The male-dominated occupations comprising North Sea offshore oilfield work have long been stereotyped as attracting rough, ‘hard’ and pro-risk identities. However, stereotyping of male identities in high-risk workspaces are challenged by recent literatures citing complex, hybrid and emerging notions of safety-positive masculinities. Industrial policies are often highlighted as the catalyst for rapidly reshaping men's masculinities towards identities interlinked with performances of safety. Despite claims, few studies conduct structured policy analysis of safety-risk policies and pair this with interviews with policy makers. This study contributes to a body of existing literatures examining how formal oilfield safety policy influences construction of oilmen's institutional masculinities. Structured Document Analysis (DA) of three core safety policies was conducted at a major Scottish oilfield drilling organisation. Semi-structured interviews with seven policy-maker-supervisors were also conducted onshore; exploring contents, construction, and formal-informal goals of policy. DA uncovered two distinct blueprints influencing workplace identity; a dominant blueprint promoting ‘traditional’ oilfield masculinities, and a secondary blueprint promoting emerging oilfield masculinities.
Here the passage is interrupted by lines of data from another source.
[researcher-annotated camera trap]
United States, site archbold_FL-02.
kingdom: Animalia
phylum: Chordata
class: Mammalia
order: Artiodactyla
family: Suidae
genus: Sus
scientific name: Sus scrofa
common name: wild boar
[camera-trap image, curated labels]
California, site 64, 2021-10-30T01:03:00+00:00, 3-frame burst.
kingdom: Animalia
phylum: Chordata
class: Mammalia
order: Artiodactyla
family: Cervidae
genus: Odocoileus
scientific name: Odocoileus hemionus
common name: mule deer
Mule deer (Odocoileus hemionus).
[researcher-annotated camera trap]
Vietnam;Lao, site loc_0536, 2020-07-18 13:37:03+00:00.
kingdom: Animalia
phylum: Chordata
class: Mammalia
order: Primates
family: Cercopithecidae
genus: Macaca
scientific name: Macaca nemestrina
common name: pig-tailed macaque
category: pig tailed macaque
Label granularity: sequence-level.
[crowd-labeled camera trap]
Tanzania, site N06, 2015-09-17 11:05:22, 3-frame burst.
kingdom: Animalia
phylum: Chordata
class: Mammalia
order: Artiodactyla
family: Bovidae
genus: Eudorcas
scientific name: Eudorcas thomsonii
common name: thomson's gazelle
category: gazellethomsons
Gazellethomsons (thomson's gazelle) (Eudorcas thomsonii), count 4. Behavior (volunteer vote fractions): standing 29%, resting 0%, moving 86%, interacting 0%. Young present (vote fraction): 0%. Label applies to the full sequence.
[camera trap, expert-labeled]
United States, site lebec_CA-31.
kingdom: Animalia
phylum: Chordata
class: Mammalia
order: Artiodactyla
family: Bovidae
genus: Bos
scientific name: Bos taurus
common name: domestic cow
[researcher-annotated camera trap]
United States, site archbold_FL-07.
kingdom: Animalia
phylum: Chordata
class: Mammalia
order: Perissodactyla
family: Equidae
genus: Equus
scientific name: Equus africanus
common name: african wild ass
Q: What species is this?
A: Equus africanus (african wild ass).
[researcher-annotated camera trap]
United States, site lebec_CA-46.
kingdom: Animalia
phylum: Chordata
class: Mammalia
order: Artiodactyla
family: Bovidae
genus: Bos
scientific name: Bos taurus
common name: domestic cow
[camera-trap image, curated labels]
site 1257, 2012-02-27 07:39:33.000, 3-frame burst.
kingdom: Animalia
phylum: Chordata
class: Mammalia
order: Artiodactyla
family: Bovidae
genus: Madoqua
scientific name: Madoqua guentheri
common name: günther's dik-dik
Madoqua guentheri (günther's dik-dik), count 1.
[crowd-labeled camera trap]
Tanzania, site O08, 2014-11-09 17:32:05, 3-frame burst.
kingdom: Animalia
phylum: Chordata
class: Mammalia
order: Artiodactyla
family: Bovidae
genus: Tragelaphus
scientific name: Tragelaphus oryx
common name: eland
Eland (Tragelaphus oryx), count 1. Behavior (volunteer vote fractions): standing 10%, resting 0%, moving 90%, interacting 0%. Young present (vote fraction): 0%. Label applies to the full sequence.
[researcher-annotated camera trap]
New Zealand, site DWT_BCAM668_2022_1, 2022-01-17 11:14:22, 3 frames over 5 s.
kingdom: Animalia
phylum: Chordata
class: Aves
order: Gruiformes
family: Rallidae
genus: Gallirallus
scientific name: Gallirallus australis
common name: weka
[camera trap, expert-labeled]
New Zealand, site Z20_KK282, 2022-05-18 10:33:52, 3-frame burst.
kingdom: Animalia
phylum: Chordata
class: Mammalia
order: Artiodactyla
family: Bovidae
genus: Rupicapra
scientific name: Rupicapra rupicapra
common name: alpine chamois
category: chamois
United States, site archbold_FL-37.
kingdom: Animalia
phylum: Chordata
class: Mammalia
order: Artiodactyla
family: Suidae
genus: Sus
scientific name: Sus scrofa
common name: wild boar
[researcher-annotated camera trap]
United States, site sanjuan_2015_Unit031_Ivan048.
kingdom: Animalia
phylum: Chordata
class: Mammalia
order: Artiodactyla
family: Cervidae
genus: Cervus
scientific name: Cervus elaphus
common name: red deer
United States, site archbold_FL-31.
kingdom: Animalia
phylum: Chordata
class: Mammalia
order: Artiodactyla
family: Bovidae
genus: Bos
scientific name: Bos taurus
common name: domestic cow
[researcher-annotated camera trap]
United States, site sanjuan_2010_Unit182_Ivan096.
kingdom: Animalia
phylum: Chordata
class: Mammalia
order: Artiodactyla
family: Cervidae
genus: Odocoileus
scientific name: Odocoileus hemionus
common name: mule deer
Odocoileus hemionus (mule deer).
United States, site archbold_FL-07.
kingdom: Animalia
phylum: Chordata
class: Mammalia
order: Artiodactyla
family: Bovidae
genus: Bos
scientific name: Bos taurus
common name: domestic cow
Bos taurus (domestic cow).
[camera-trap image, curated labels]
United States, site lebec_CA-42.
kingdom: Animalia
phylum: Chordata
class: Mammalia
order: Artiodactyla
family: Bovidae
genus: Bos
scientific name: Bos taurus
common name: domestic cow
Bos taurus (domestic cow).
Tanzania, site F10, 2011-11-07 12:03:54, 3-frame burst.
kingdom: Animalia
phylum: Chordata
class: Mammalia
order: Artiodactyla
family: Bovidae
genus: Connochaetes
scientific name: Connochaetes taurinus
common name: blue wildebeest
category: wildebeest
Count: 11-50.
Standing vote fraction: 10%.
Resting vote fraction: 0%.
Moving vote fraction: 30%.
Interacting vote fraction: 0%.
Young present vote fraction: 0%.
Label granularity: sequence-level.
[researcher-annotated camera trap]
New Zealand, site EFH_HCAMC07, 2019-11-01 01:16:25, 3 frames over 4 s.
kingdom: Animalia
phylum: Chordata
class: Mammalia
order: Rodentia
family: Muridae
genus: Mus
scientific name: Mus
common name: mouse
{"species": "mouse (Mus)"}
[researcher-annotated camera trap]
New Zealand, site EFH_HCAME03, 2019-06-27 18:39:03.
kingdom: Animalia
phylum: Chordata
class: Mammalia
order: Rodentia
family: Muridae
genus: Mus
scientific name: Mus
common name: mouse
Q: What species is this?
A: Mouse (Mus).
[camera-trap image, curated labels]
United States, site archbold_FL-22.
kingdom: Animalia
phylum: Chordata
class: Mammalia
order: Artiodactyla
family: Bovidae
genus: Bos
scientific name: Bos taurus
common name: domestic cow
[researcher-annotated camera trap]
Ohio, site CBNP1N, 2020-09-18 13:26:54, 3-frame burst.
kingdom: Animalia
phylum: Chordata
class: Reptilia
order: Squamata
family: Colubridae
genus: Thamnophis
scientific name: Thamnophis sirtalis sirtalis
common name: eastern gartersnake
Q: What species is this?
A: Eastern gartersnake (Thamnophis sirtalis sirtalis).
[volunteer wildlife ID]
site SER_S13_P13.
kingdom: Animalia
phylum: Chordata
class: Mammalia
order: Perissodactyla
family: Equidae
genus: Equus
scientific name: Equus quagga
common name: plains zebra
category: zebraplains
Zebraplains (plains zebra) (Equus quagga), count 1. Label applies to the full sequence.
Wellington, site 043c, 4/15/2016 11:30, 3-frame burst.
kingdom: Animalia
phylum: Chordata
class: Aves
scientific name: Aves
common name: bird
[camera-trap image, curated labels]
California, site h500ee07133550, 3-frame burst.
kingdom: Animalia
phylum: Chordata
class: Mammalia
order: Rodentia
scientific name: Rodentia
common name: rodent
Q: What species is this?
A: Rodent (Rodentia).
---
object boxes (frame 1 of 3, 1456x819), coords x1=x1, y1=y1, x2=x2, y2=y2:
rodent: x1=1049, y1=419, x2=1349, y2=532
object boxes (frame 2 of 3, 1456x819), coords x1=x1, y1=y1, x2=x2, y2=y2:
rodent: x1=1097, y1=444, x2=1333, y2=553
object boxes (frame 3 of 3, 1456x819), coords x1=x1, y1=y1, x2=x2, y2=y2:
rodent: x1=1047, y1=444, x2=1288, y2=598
Policy makers revealed complex, informal processes of managerial reimagining, reframing, and selective policy interpretations, leading to prioritisation and promotion of motifs from only the secondary policy blueprint in the worksite; upholding emerging protective and pro-safety workplace masculinities. This downplayed, minimised, and overrode the ‘traditional’ -more prevalent- dominant policy motifs. The importance of findings are discussed, as is a pathway for future organisational masculinities, policy and energy-safety research to take advantage of the methodological approach and learnings developed from this scholarship.